● SOURCE TEXT:
Friday, July 17, 2015

Hindu Affinity Fraudster Sentenced to Six Years

By Greg Wright, 
MBA, CFE, CFP®, CLU, ChFC
Certified Fraud Examiner
Certified Financial Planner™

Neal Goyal
A member of a prominent Hindu family apologized to his victims, sobbing as he addressed community members he had scammed, before he was sentenced earlier this month to six years in prison for stealing more than $9 million from 40 investors.  The Neal Goyal Ponzi scheme had reached from his Chicago home to the Indianapolis community to Knoxville, TN and elsewhere.

Affinity financial frauds are perhaps the most common financial fraud.  Affinity frauds refer to investment scams that take advantage of specific social groups, religious affiliations, races, or ethnicities.  Many affinity groups are close-knit and very trusting of those who share a common identity.

 For example, a Jehovah’s Witnesses pastor, Charles Russell, in 1913, was accused of bilking his followers by charging church members exorbitant rates for a “Miracle Wheat” that was found to be the same as regular wheat. The scandal, according to a newspaper editorial at the time, accused Russell as using his religion as “nothing more than a money-making scheme.”   Many Jehovah’s Witnesses still maintain his innocence.

● Items from a dataset:

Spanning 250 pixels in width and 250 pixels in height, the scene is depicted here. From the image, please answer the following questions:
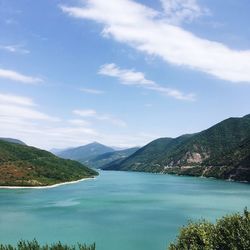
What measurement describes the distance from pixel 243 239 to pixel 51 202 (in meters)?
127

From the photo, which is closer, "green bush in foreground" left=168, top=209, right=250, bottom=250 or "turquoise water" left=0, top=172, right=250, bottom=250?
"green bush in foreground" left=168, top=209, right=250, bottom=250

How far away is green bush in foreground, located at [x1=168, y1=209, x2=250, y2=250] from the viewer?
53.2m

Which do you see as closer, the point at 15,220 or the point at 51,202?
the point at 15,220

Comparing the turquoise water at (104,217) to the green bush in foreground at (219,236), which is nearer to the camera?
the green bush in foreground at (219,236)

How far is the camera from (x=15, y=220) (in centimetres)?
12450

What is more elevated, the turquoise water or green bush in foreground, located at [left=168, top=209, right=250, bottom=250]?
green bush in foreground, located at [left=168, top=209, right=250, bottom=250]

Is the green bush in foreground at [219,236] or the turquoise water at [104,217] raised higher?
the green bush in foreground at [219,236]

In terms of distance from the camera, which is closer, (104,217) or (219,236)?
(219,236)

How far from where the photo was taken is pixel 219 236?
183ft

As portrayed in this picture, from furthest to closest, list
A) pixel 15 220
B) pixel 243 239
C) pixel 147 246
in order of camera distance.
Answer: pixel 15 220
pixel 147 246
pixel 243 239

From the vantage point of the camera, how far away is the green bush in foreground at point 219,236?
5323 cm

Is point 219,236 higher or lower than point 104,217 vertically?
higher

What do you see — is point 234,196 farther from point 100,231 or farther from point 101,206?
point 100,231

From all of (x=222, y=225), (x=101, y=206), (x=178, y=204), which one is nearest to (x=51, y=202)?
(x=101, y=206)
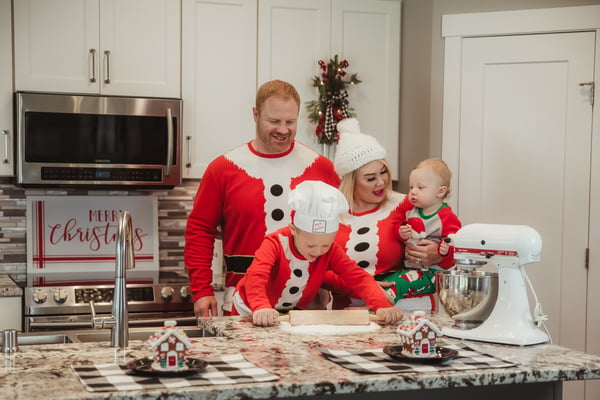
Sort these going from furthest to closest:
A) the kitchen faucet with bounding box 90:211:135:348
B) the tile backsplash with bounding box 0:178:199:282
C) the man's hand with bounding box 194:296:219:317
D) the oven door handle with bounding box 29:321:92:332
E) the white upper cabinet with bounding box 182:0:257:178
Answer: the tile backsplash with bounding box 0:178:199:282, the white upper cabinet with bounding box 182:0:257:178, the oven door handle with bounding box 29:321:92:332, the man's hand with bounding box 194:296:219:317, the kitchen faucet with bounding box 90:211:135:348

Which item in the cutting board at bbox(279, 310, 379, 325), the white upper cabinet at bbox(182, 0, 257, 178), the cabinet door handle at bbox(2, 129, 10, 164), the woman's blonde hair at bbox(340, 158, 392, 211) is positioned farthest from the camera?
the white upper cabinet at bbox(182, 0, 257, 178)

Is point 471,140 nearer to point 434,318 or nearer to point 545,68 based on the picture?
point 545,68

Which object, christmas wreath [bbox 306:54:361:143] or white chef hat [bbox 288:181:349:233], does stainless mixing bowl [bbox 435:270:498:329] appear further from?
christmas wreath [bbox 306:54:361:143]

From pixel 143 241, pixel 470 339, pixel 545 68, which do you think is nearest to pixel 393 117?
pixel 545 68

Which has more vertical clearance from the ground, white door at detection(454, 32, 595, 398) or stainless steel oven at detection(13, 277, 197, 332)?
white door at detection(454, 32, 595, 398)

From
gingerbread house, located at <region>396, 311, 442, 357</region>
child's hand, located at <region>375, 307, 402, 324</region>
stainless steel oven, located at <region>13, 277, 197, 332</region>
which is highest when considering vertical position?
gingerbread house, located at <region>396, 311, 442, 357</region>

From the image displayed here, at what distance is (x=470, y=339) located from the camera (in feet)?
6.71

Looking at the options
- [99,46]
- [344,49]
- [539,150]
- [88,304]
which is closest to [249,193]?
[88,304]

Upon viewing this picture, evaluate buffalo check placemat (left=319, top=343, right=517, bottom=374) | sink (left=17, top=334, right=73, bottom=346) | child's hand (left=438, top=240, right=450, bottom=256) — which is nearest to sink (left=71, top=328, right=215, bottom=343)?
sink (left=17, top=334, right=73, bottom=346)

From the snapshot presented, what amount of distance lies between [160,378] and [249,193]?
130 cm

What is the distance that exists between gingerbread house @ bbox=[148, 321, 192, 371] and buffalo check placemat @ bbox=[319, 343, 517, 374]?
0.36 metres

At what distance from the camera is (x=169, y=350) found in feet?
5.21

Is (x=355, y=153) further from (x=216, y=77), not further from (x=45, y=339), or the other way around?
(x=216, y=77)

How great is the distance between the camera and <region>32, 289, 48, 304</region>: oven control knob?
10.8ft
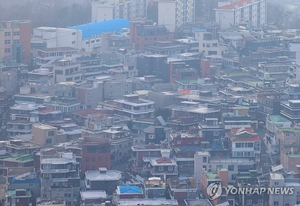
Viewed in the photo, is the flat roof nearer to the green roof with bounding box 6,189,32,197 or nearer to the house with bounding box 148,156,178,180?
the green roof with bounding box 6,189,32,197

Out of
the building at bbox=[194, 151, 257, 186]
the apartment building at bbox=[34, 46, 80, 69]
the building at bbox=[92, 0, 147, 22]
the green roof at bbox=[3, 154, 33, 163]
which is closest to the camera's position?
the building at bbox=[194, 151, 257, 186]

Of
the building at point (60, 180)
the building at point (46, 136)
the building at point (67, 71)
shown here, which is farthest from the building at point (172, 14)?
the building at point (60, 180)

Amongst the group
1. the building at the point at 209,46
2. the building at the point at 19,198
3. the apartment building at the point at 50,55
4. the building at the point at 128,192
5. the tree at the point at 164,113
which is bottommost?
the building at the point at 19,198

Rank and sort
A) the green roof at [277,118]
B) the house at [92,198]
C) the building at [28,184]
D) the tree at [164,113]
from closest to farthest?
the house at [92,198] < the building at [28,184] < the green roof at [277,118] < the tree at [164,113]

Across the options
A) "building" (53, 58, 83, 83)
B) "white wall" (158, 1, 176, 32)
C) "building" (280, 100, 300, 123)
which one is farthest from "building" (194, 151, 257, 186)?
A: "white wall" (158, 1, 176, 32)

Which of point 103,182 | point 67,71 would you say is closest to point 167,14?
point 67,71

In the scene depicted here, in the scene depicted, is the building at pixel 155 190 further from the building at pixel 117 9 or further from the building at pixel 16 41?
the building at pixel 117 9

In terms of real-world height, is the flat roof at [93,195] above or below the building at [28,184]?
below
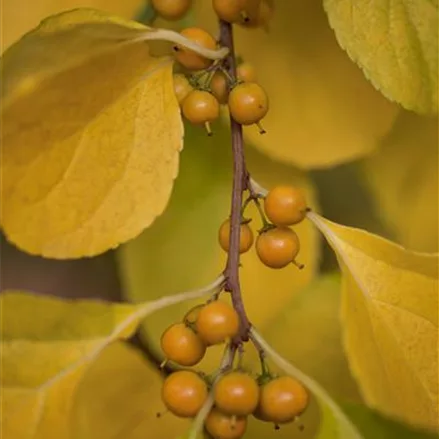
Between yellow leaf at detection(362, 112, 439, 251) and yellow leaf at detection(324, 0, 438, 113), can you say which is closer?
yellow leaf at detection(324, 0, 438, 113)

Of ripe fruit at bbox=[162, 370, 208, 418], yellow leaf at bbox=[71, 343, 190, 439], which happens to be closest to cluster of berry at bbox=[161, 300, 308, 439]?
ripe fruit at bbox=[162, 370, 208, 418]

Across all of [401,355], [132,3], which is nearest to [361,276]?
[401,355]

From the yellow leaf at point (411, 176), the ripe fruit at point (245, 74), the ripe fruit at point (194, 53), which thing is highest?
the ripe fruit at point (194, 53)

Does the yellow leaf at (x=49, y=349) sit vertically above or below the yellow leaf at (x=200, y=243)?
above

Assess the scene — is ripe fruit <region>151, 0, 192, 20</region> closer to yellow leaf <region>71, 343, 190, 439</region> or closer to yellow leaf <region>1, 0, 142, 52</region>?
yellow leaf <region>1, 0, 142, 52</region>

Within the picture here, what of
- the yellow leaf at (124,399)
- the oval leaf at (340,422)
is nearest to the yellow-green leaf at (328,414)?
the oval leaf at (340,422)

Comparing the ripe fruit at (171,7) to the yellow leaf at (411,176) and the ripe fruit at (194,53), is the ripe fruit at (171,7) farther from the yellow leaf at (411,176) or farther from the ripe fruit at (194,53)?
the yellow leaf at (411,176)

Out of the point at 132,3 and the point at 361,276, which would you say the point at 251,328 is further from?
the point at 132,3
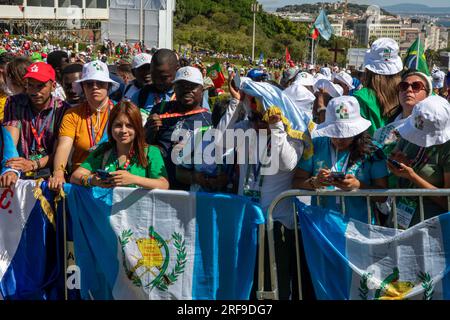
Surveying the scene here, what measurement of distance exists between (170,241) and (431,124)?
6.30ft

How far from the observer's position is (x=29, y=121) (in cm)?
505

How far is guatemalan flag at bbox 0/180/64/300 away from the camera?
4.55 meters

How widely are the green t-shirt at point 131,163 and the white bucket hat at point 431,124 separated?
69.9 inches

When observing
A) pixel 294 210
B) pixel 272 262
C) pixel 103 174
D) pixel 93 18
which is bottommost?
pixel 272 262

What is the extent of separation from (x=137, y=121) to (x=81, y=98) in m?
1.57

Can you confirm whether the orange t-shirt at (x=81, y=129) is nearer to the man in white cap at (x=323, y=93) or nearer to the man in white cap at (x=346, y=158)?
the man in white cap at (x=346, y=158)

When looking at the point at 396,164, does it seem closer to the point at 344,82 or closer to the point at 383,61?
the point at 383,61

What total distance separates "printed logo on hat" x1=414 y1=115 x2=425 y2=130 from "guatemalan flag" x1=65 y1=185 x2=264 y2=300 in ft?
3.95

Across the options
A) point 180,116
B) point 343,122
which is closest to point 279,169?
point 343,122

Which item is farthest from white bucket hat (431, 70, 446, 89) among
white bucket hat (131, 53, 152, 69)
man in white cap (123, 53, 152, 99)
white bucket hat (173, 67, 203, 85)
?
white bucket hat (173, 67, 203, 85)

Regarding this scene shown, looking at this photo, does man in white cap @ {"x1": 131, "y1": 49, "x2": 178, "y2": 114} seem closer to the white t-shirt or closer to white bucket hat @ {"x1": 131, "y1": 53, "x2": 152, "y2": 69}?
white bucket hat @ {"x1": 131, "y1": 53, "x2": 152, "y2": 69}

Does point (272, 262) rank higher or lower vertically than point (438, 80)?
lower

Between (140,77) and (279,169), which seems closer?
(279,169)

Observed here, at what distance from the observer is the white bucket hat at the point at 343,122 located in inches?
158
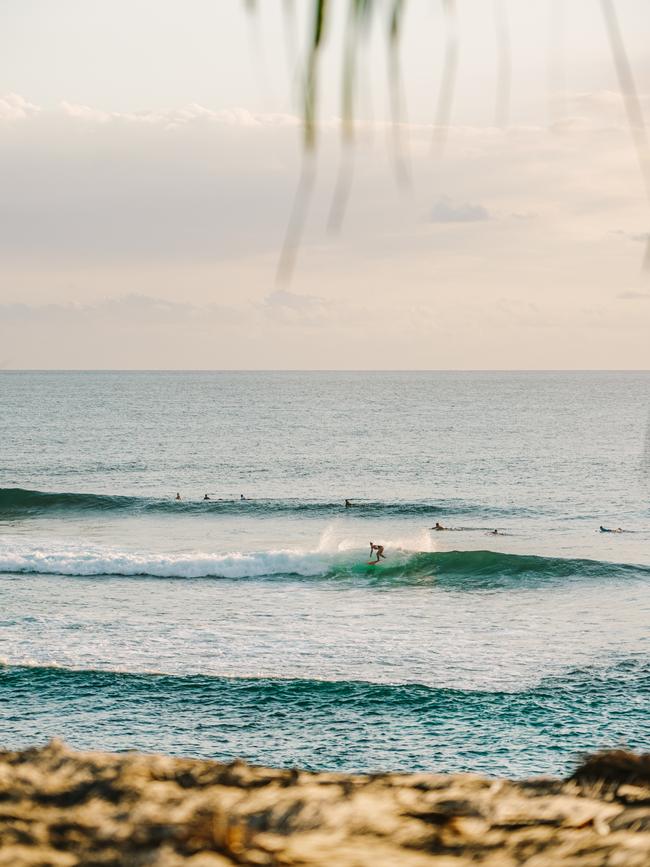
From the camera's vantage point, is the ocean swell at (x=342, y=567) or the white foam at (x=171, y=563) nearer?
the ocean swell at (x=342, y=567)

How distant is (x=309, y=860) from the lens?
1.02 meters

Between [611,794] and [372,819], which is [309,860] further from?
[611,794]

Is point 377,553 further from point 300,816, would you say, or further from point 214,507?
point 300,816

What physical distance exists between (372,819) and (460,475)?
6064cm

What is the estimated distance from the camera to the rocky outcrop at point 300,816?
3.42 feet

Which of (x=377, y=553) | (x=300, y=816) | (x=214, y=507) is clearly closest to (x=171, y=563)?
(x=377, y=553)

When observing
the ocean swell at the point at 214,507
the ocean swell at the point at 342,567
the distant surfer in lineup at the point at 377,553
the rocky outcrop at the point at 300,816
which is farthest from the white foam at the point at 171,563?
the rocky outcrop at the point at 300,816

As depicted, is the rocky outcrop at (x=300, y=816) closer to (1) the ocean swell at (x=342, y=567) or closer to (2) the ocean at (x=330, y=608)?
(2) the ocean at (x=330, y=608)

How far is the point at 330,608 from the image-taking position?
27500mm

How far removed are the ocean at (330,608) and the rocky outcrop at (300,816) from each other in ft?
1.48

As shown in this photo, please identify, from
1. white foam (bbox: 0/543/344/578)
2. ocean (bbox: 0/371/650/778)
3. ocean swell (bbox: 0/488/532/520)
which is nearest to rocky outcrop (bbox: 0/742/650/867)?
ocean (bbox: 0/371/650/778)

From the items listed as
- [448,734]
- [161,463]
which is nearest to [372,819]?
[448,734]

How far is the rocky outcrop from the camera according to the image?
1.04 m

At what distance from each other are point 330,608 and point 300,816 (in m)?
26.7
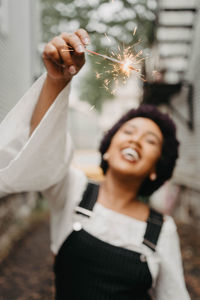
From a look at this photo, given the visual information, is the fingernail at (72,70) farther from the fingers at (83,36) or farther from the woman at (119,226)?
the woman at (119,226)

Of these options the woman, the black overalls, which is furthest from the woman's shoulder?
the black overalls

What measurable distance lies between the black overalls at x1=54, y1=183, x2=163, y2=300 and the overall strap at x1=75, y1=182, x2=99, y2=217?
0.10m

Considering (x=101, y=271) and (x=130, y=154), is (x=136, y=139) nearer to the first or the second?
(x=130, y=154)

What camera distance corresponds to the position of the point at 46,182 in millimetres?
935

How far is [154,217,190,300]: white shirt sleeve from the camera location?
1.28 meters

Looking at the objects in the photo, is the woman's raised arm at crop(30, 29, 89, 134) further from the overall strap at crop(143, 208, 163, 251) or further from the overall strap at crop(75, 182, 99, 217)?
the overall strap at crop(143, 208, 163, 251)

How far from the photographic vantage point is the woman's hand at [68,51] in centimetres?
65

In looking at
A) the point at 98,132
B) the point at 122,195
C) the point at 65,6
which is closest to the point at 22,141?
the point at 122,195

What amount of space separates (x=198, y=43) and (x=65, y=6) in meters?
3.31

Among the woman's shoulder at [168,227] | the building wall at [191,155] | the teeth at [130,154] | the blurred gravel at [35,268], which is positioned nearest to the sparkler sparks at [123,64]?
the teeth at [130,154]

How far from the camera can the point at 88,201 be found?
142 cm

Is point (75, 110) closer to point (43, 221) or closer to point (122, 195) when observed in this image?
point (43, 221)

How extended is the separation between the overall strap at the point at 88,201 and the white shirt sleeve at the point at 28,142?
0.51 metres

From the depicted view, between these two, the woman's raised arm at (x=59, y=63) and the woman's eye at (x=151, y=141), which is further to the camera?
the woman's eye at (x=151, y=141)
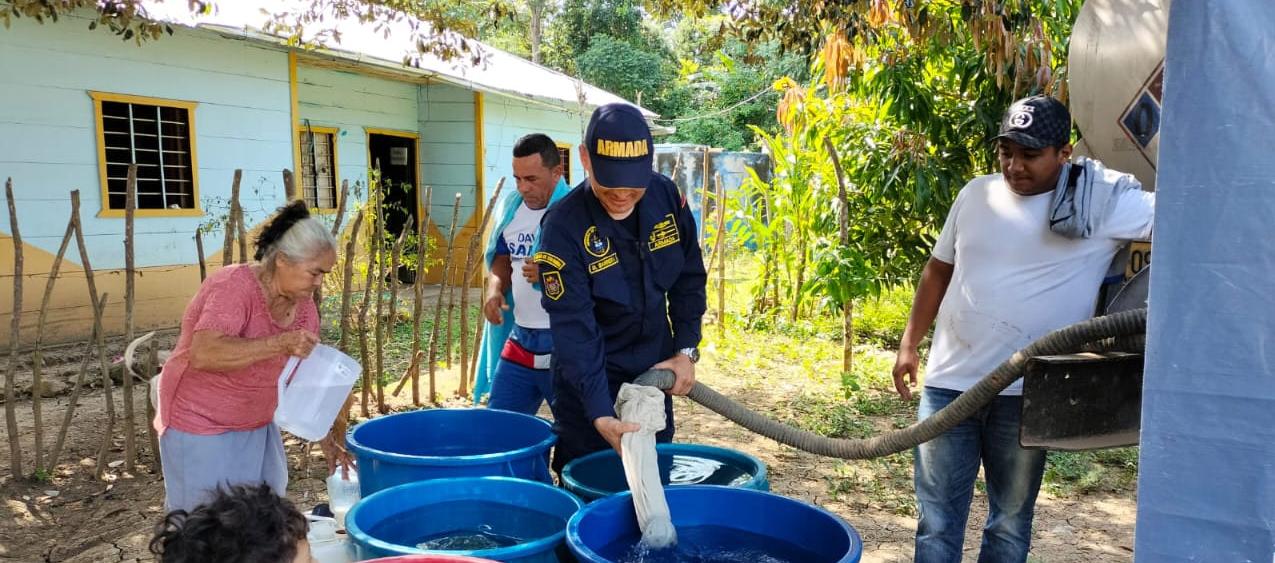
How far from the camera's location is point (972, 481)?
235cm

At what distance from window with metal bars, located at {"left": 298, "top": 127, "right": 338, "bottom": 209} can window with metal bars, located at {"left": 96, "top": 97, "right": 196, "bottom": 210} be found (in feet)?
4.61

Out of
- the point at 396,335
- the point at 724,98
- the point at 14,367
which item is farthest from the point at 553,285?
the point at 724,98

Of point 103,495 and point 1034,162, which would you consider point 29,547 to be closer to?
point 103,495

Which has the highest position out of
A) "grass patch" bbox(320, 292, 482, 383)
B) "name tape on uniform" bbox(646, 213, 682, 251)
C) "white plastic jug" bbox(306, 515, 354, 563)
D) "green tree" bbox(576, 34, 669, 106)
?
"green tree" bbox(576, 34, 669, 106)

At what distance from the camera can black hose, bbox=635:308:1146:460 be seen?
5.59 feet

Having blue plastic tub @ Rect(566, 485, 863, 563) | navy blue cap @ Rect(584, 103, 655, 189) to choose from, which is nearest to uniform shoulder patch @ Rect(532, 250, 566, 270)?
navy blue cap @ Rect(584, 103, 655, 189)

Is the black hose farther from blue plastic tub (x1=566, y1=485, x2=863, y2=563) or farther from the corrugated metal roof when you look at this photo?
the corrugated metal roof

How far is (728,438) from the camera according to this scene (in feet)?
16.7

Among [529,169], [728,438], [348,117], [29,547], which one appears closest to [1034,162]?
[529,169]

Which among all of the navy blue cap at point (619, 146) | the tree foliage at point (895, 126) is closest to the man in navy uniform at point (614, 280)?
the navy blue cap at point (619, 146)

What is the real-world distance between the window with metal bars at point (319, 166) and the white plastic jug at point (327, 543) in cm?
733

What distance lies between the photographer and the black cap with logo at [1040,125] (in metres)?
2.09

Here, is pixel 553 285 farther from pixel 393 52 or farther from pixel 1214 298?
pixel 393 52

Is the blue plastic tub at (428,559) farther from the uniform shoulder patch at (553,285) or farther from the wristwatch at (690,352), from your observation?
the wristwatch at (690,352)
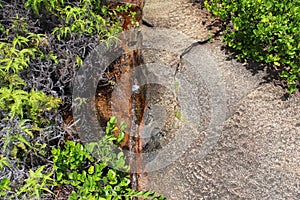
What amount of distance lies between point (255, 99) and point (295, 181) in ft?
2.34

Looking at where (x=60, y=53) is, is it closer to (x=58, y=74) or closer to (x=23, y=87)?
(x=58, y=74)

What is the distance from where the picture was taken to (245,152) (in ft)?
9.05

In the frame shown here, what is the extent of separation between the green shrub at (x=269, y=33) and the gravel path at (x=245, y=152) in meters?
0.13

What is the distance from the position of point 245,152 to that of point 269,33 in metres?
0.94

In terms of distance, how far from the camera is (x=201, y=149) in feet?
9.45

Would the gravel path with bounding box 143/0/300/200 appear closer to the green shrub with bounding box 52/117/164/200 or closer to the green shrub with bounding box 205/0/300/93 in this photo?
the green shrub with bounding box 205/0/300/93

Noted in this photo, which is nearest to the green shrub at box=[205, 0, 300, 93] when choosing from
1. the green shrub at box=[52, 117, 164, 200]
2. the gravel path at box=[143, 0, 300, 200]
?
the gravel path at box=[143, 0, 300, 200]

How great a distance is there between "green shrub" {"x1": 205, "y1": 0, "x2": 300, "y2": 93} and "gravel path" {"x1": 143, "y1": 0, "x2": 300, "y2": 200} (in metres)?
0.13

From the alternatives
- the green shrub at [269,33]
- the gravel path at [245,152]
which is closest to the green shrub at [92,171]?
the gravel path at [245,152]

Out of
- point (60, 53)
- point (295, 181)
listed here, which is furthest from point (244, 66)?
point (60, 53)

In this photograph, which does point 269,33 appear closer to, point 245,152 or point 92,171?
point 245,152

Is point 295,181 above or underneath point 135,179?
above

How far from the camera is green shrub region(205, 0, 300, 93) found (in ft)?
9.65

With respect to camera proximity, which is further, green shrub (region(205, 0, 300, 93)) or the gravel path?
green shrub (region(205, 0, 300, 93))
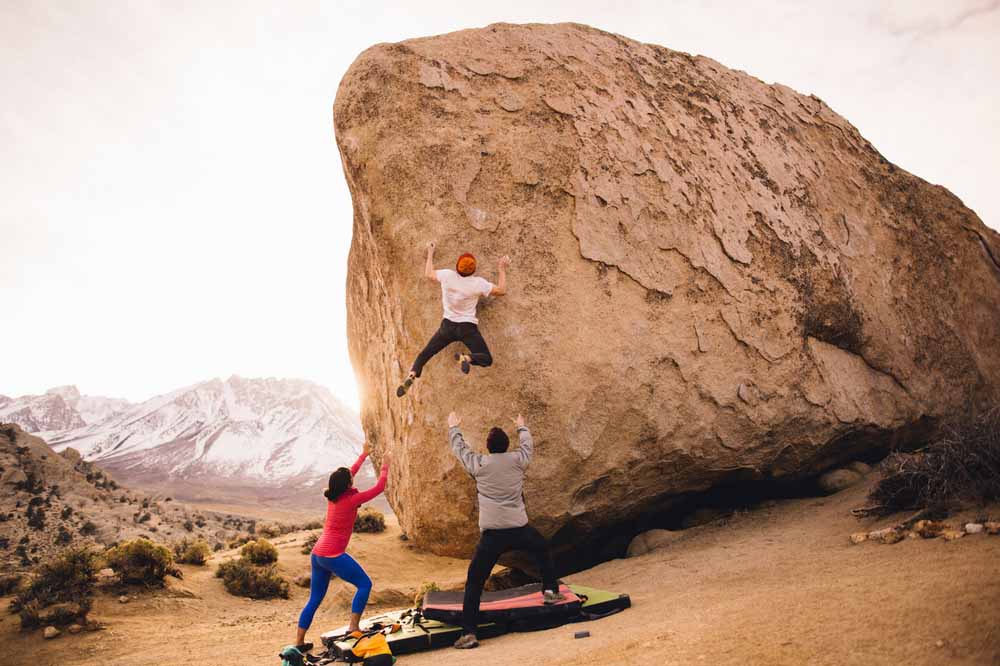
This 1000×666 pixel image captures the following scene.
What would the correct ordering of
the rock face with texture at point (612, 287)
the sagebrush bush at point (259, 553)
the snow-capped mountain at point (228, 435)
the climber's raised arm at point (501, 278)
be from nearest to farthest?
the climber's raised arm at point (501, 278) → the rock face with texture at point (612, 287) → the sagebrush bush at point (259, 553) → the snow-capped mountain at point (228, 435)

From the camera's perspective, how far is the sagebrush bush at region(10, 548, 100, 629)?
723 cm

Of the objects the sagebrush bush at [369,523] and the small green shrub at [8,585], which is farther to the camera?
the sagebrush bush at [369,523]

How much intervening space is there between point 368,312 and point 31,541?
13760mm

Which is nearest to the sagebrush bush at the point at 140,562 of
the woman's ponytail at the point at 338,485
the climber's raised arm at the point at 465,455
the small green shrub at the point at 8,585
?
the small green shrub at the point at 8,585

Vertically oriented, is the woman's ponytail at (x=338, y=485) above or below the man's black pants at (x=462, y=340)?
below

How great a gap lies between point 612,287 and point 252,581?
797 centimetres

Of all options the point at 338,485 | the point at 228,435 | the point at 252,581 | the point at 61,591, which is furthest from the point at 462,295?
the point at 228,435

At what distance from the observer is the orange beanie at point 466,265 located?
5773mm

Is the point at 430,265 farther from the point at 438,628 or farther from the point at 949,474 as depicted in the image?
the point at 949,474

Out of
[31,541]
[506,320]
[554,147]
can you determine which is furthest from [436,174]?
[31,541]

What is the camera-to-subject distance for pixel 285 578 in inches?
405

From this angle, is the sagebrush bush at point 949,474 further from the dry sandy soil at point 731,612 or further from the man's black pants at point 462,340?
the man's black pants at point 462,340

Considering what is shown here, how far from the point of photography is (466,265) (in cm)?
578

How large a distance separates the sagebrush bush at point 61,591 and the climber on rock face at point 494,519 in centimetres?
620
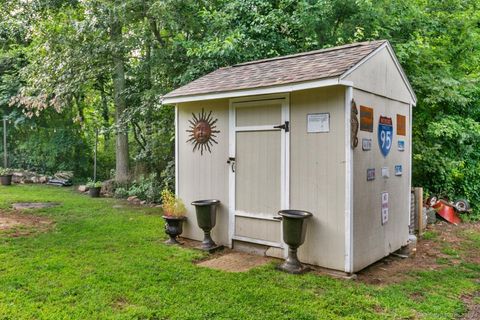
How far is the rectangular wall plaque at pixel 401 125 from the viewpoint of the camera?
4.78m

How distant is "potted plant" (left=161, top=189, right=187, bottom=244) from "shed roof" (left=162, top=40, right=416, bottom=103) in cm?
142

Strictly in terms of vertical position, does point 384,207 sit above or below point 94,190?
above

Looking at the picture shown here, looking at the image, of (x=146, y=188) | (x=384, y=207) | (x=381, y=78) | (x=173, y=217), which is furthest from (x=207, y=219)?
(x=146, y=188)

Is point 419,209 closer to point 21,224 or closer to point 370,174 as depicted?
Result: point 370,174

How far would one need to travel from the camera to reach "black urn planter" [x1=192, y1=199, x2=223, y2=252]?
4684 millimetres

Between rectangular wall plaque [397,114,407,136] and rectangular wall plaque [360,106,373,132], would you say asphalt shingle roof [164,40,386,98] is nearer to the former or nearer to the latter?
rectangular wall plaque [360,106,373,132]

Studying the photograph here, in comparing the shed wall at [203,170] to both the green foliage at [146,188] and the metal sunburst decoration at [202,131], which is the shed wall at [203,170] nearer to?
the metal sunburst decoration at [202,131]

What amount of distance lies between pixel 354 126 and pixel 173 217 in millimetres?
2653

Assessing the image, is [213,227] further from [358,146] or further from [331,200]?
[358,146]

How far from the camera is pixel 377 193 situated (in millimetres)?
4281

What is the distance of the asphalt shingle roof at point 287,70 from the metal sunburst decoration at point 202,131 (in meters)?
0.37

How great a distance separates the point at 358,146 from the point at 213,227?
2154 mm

● WHAT IS ASKED:
(1) List every abbreviated credential that appears after the author's name in the affinity fraud article.
(2) Write out the affinity fraud article from "Affinity financial frauds" up to and including "maintain his innocence.".

● RESPONSES BY TASK:
(1) MBA, CFE, CFP®, CLU, ChFC

(2)
Affinity financial frauds are perhaps the most common financial fraud.  Affinity frauds refer to investment scams that take advantage of specific social groups, religious affiliations, races, or ethnicities.  Many affinity groups are close-knit and very trusting of those who share a common identity.

 For example, a Jehovah’s Witnesses pastor, Charles Russell, in 1913, was accused of bilking his followers by charging church members exorbitant rates for a “Miracle Wheat” that was found to be the same as regular wheat. The scandal, according to a newspaper editorial at the time, accused Russell as using his religion as “nothing more than a money-making scheme.”   Many Jehovah’s Witnesses still maintain his innocence.